7. The fiber processing machine as defined in claim 6, wherein said fourth means comprises

(a) a regulator connected to said pressure sensor for receiving signals from said pressure sensor;

(b) a nominal value setter connected to said regulator; and

(c) a setting member connected to said regulator for receiving signals from said regulator as a function of pressure sensor signals and nominal values applied to said regulator by said nominal value setter; said setting member being connected to said second means for moving said second means as a function of signals received from said setting member.

8. The fiber processing machine as defined in claim 1, further comprising a duct composed of first and second duct portions for guiding the air stream onto and away from said roll, respectively; further wherein said second means comprises a movable flow rate adjusting element supported in said duct.

9. The fiber processing machine as defined in claim 8, wherein said fiber removal opening has upstream and downstream ends as viewed in said direction of rotation; further wherein the adjusting element is arranged at said upstream end.

10. The fiber processing machine as defined in claim 1, further comprising

(a) an air outlet opening provided in said roll cover and adjoining said waste discharge opening downstream thereof; and

(b) an additional hood communicating with said air outlet opening for withdrawing air therethrough.

11. The fiber processing machine as defined in claim 10, further comprising means for varying a flow passage area of said air outlet opening.

12. The fiber processing machine as defined in claim 1, wherein said second means comprises a rotatably supported vane.

13. The fiber processing machine as defined in claim 12, wherein said vane is arranged for varying a gap defined between said roll and said vane.

14. The fiber processing machine as defined in claim 12, wherein said vane is rotatably supported in said roll cover.

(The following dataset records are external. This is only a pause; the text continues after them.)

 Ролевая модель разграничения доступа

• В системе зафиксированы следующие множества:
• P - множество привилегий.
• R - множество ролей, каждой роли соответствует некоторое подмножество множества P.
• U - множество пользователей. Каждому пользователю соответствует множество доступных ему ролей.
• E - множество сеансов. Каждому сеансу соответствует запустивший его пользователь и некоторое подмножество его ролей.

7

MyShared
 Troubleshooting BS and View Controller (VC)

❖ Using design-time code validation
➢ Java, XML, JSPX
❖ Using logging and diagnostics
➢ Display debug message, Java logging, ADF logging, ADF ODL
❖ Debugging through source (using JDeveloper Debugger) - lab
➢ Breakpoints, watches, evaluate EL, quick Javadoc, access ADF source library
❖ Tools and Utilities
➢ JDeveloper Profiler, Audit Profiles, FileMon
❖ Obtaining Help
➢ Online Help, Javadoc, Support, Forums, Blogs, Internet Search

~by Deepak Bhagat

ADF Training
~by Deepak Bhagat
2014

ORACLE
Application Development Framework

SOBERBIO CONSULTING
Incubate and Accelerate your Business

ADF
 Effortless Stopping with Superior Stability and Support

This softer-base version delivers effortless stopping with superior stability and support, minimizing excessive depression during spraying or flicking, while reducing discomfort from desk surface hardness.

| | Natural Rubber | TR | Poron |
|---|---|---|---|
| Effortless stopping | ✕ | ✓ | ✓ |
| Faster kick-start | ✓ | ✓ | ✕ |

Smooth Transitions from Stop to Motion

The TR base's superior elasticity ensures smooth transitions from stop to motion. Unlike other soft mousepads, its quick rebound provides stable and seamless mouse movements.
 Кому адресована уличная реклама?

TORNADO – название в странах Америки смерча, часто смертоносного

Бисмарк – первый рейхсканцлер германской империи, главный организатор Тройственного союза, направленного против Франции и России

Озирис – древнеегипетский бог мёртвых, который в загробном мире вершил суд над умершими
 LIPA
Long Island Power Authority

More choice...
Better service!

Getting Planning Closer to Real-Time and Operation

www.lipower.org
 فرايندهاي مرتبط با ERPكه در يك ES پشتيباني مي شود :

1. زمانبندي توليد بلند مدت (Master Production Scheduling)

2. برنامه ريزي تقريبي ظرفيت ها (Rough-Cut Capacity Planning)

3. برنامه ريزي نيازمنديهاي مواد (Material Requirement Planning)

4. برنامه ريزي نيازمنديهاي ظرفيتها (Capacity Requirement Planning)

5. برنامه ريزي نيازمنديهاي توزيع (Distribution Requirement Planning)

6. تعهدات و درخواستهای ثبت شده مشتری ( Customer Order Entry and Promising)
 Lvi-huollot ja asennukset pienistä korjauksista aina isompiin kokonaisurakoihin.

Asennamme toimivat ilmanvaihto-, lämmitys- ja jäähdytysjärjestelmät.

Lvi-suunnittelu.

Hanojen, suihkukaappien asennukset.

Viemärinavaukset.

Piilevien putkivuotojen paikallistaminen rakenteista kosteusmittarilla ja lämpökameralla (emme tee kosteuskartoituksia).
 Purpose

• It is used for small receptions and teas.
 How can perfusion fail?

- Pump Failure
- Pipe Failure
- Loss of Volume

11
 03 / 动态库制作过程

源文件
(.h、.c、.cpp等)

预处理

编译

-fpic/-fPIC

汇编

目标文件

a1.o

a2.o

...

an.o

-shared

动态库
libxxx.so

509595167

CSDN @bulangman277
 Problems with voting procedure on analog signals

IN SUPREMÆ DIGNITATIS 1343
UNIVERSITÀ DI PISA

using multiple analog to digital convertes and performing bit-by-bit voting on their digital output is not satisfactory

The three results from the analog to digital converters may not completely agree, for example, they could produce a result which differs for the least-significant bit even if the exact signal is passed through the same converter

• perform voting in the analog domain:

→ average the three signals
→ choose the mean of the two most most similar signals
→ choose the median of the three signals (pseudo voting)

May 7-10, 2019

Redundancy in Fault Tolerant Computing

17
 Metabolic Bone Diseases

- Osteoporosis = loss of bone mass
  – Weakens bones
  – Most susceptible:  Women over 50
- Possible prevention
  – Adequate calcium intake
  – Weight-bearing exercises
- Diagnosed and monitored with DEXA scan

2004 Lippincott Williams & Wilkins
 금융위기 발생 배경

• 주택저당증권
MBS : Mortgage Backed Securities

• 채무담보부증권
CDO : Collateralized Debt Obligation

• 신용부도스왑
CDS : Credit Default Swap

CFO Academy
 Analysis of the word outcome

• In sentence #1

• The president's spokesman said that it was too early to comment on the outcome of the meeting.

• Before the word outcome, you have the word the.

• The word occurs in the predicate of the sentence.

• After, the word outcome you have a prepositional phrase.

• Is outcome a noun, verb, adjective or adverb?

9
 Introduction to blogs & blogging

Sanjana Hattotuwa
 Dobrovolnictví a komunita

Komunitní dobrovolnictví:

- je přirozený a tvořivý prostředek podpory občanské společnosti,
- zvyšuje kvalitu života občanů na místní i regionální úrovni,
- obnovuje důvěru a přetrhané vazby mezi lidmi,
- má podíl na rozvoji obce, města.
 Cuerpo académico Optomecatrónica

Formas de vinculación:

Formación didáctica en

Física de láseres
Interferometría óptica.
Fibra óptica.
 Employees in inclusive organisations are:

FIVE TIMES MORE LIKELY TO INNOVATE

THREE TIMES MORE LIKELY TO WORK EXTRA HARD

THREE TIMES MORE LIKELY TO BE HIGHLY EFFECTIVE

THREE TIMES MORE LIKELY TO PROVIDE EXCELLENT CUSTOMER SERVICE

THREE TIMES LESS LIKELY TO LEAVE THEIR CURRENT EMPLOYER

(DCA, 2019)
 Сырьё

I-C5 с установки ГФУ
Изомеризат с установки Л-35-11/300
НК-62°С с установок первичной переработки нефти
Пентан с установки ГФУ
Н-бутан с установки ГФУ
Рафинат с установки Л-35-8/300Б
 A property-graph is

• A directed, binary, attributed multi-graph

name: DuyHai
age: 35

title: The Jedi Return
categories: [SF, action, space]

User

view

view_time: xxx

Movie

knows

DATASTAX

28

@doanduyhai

15. In a fiber processing machine including

a clothed roll having a direction of rotation and entraining fiber material thereon;

a roll cover circumferentially partially surrounding said roll and defining an annular clearance therewith;

a transfer opening provided in said roll cover for admitting fiber material to said roll;

a fiber removal opening provided in said roll cover downstream of said transfer opening as viewed in said direction of rotation; and

first means for generating an air stream for doffing fiber material from said roll and for discharging doffed fiber material through said fiber removal opening;

the improvement comprising second means for varying a strength of said air stream at said fiber removal opening.